4. The King (leader, manager, captain). This man is a man because of his ability to lead others. Other men are drawn to them and their ideas. This man connects to masculinity by guiding, bossing, and/or direct others.
Obviously the lines between these is blurred, and most men, once aware, can connect somewhat to all four, but most of us see ourselves as primarily representing one or two. One aspect of this that can be most helpful is that this means we don’t all need to be primarily only one of them!
We don’t have to all be primarily warriors… and we don’t all have to see ourselves as warriors in order to be MEN! We shouldn't be!
Also, our views on them and on ourselves change (hopefully) as we grow, age, and mature. I also think that the more developed a man’s image of his own masculinity is, the more integrated all four become in his life!
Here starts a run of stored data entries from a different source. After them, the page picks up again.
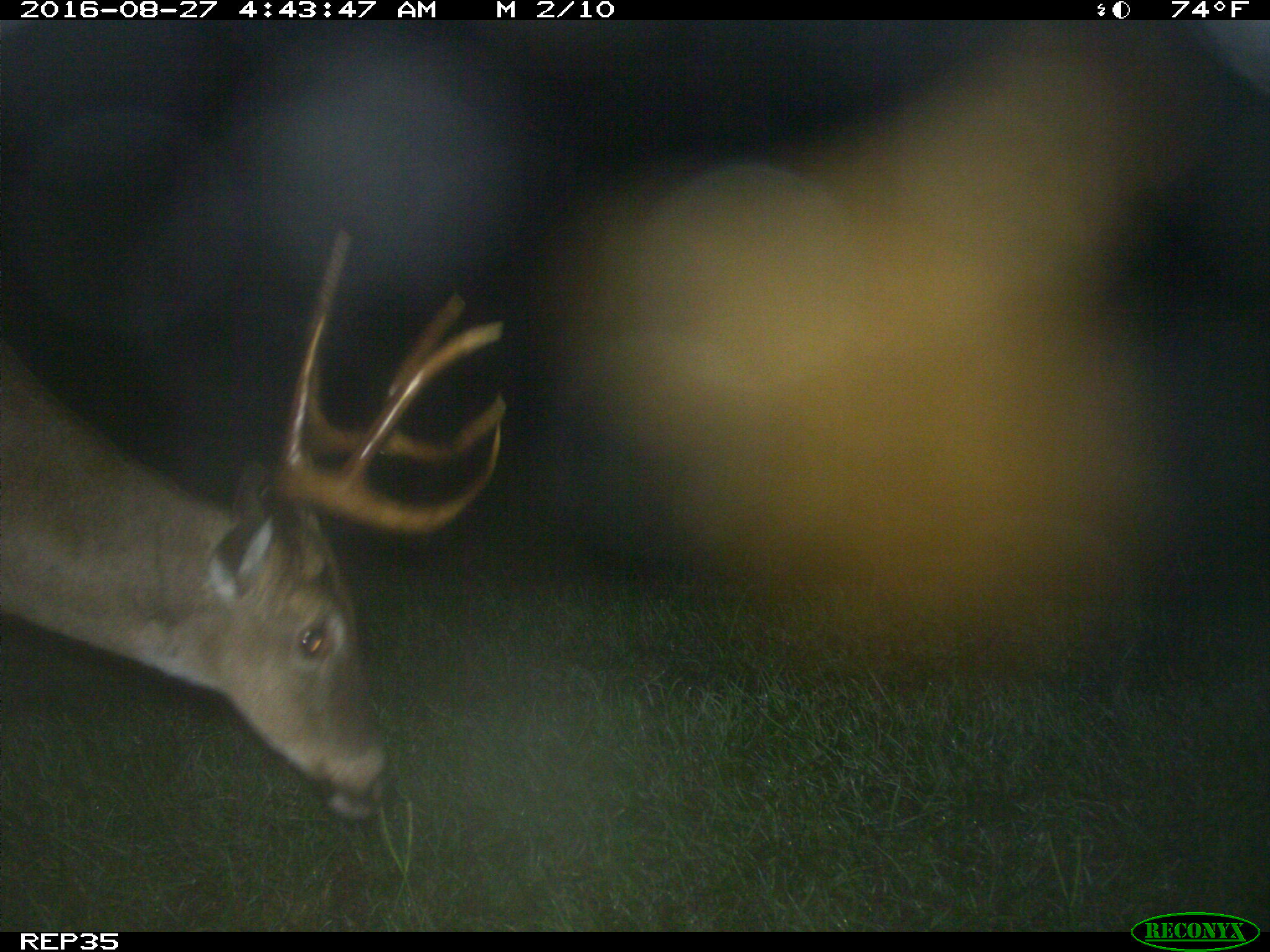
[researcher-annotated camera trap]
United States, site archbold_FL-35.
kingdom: Animalia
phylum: Chordata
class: Mammalia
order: Artiodactyla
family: Cervidae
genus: Odocoileus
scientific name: Odocoileus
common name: deer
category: unidentified deer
In the best case, we could see ourselves integrating all four into our lives.
I also think scripture gives us plenty of examples of all four in the men we find there, e.g.:
Moses – wizard king
David – lover warrior king
Daniel – wizard lover king
Elijah – wizard warrior
Peter – warrior king
Jesus – I see examples of all four integrated pretty strongly in Him… especially a lot of wizard king
What is vital for any male is that he is able to identify himself with some picture of masculinity… that he can say
“ ______________________ is what it means to be a man… and I am ____________________.”
When we can’t we usually end up looking to prove it in ugly, self serving ways that hurt others, or we look for it in another person via idolization, codependency, or maybe even homosexuality.
So, maybe the most important application answers these questions: how do we know what is manly about us?
How do we know when we are men, not boys? Answer: when someone tells us.
As more time passes, I have become convinced that we do not know that we are a man until someone who we think of as a man tells us that we are.
Have you come to believe that you are a man? Have you told anyone that they are?